Gunnerman's Fuel Redux

Some years ago I asked what happened with Gunnerman and his fuel. No one had any ideas, and there was even some doubt that it would work. I’ve managed to turn up some information on it, but I’ve no idea if there’s enough information in the patent (scroll down the linked page) to tell if it could work. There’s some fairly recent patents by Gunnerman on the page, so it looks like he might still be pursuing the idea. What with gas being $35,000/gal., I’d think that if he really pushed the idea (assuming that it works), he’d be rolling in the dough pretty darn quickly.

Water/Oil or water/fuel emulsions are not really new, and they are being used (or were…) quite a bit in the form of Orimulsion, which was about 25-30% water and the balance being bitumen and emulsifier. I went to Venezuela to work with the producer of it in the early 2000’s, and I even got a gallon as a gift (which de-emulsified within a year at room temperature…so much for your long-term storage claims, guys :rolleyes: ). Wartsila Diesel developed IC engines that could run off of Orimulsion, but there was just no market for it. NOx is controlled very easily with a catalyst, and the truth is, the largest barrier to any proprietary fuel working is the fact that it’s single-source. I worked with so many power plants and utilities that were gung-ho about Orimulsion, until they learned only one company in the world produced it. Then they weren’t interested any more. And as we see from the Orimulsion case, when they decided to stop producing it, it screwed people like New Brunswick Power royally. I will bet that no proprietary fuel is going to fly in the US unless it has an outrageous economic advantage.

However, as to the nickel breaking down the water into hydrogen and oxygen, then having it recombine it…I don’t believe it, within the scope of this specific invention. I don’t care what the article says, I am unaware of how just a catalyst with no extra energy input will do what they say it does. It sounds like so many things like “the platinum gas saver”, only worse.

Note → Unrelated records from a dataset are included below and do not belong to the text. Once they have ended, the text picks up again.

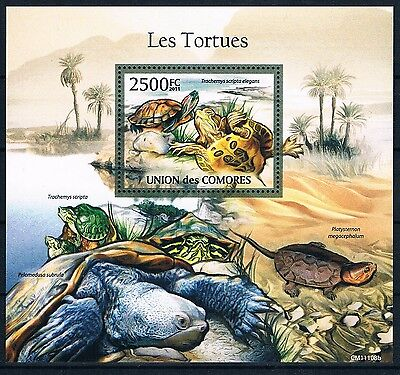 Bloc Sheet Tortues Turtles Neuf MNH ** Comores Comoros 2011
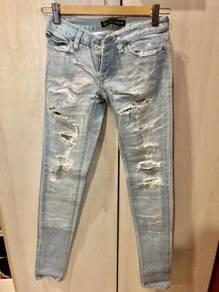 Bardot ripped denim jeans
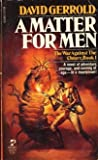 A Matter for Men, David Gerrold, 0671451200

That’s not to say you can’t run an engine on 50% water - if the other 50% has enough energy, why not? However, that doesn’t mean it’s efficient. How does the engine “run hotter” and not melt? It’s like they’re saying “it can run hotter and cooler at the same time.” And I thought the goal of water injection with turbos was to act as a crude anti-knock method, but I may be drunk.

Another thing they’re totally neglecting is latent heat losses, which are actually fairly significant (my guess is they’d be about 4,500 Btu lost per gallon of the 50/50 mixture just from the water alone)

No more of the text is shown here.